UK commits £2bn to quantum deployment

2 min read
17:59UTC

The government claims first-mover status on large-scale quantum, with £1bn earmarked for machine procurement. Half the budget targets sensing and navigation rather than computing itself.

TechnologyDeveloping
Key takeaway

Half the UK's £2bn quantum budget targets sensing and navigation, not computing.

The UK government committed £2bn to Quantum computing via the ProQure programme in March 2026, claiming to be the first country to target large-scale quantum deployment by the early 2030s 1. Of the total, £1bn is earmarked for procuring large-scale quantum machines, £500m for computing applications, and over £400m for sensing and navigation.

The allocation reveals the government's thesis.
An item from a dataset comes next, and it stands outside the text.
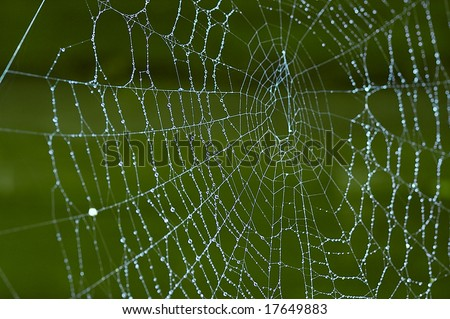 spiderweb with drop of dew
Sensing and navigation (GPS-independent positioning, underground mapping, submarine detection) are closer to commercial deployment than general-purpose Quantum computing. The £400m sensing budget is more than three times the £125m for quantum networking and dwarfs the £90m for infrastructure. Partners include Infleqtion, IonQ, Vescent, HSBC, and BT Group, alongside universities Cambridge, UCL, and Glasgow.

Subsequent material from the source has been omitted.